Winthrop Street, which was a much narrower street to what exists today, was targeted for widening and for creating more of a plaza as it meets St Patrick’s Street. It was suggested that the work could be accomplished by acquiring the burnt out sites of Messrs Thompson, Murphy and Tyler, and to determine a new building line running north and south through their sites.

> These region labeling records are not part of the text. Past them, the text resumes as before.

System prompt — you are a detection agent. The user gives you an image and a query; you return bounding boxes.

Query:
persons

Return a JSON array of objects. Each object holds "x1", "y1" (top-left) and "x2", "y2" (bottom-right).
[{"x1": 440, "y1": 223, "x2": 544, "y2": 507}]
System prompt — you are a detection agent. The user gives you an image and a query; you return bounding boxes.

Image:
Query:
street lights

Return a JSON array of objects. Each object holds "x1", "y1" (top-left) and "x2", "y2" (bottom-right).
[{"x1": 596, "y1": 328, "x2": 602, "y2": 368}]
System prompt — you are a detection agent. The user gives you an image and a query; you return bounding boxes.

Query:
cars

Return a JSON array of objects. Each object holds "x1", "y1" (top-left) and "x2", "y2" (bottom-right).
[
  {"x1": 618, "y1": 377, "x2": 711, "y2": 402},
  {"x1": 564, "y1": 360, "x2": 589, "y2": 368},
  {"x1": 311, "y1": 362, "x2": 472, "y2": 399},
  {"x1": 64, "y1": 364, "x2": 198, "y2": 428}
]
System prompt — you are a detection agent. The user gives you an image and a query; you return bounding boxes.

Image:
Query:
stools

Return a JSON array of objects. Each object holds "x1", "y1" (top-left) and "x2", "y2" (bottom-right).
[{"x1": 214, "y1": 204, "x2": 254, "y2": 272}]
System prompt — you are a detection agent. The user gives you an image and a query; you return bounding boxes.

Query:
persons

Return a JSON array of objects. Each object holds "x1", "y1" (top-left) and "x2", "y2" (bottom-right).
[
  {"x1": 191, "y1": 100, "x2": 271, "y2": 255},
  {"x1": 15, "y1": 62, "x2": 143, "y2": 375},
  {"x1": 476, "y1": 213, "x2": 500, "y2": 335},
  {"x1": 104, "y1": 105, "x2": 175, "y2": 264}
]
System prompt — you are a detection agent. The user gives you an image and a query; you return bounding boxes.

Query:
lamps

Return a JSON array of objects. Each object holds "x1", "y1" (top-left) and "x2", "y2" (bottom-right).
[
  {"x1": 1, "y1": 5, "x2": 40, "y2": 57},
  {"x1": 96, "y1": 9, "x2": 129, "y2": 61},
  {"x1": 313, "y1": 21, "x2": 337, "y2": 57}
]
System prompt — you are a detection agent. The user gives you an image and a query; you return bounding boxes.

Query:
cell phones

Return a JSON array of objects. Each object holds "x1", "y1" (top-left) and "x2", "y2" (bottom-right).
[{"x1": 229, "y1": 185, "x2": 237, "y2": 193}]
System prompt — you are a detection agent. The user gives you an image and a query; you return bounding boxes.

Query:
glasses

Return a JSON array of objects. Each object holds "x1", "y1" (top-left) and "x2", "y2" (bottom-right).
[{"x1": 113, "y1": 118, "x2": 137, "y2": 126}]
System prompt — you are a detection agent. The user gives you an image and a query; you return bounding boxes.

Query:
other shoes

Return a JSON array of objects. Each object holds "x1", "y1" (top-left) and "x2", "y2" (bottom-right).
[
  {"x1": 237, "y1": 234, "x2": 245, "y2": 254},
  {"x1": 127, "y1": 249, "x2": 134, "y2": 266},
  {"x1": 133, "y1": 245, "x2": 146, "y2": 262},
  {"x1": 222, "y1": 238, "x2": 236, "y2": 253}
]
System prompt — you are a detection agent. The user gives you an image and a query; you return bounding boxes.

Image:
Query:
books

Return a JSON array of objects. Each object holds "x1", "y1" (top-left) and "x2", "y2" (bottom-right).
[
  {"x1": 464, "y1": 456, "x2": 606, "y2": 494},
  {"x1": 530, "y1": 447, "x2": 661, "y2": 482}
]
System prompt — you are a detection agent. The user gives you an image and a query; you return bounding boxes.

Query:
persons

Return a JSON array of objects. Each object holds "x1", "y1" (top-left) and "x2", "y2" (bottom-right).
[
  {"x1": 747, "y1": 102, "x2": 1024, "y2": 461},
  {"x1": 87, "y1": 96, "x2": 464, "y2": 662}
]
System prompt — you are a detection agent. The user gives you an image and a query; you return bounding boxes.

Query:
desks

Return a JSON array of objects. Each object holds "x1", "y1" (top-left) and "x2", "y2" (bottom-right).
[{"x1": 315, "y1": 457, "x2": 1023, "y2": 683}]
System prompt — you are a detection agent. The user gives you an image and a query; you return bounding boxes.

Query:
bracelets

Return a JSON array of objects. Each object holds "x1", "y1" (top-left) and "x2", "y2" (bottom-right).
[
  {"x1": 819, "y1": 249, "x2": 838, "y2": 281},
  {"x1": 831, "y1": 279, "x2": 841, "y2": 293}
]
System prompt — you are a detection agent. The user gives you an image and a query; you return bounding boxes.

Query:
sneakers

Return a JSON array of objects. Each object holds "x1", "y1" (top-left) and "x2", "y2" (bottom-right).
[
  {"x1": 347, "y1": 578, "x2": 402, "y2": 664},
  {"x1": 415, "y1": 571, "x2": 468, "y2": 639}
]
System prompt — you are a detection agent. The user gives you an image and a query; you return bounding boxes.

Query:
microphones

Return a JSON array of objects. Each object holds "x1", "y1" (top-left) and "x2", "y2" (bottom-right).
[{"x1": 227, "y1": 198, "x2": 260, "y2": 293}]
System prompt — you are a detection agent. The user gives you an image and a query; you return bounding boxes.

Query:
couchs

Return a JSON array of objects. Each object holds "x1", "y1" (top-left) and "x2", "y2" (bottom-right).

To allow for more space, it was also proposed to close up and build over the next street – west of Winthrop Street – that of Robert Street – and transfer back the whole of what was described as block number three across the width of the street – in otherwards eliminate the street. Discussions were held with property owners on Robert Street but strenuous opposition was put forward to the closing of that thoroughfare. The City Solicitor advised the Reconstruction Committee that streets could not be closed or eliminated except upon an agreement being entered into with the owners and occupiers of the property therein. The Robert Street closure was eventually put to one side in the negotiations.
Negotiations between the Reconstruction Committee and the business owners were intensive. However, the minute books do reveal positive public support for the work of the committee. In the six-month report, Cllr Egan places on record the committee’s high appreciation of the manner in which Mr William Roche of Roches Stores met the committee and the concessions supplied so far from him. The object with him was trying to rectify a building line in area number one on St Patrick’s Street and to possibly increase the width of Merchant Street on the western side. Messrs J Daly and company Ltd expressed a full sympathy with the improvements proposed by the committee and their willingness to make a concession of property towards the widening of Merchant Street. Merchant Street in time though was subsumed into Merchant’s Quay shopping in the 1990s.
There is an addendum document to the committee’s six-month report. Joseph Delany, the City Engineer, outlines his concerns that without plans being submitted, the rebuilding ran the risk of building heights and respective architectural design being out of sync with neighbouring rebuilds. Technically a business could come back with just a one storey design and with a jarring architectural design. The City Engineer references the need to set a fixed policy on the use of Irish materials such as local limestone in particular. Mr Delany noted: “if there is no standard as to height there are possibilities of one-storey deformities placed in juxtaposition to buildings of three or four storeys high on either side. Balance, symmetry, unity, harmony in design will be difficult to achieve under these conditions of procedure by individuals”.
Caption:
1117a. Section of map produced from Reconstruction Committee Minute Book, 1921-1924, showing proposed building plot re-alignments (see red line) (source: courtesy of Cork City and County Archives, ref: CP/CM/RE/1).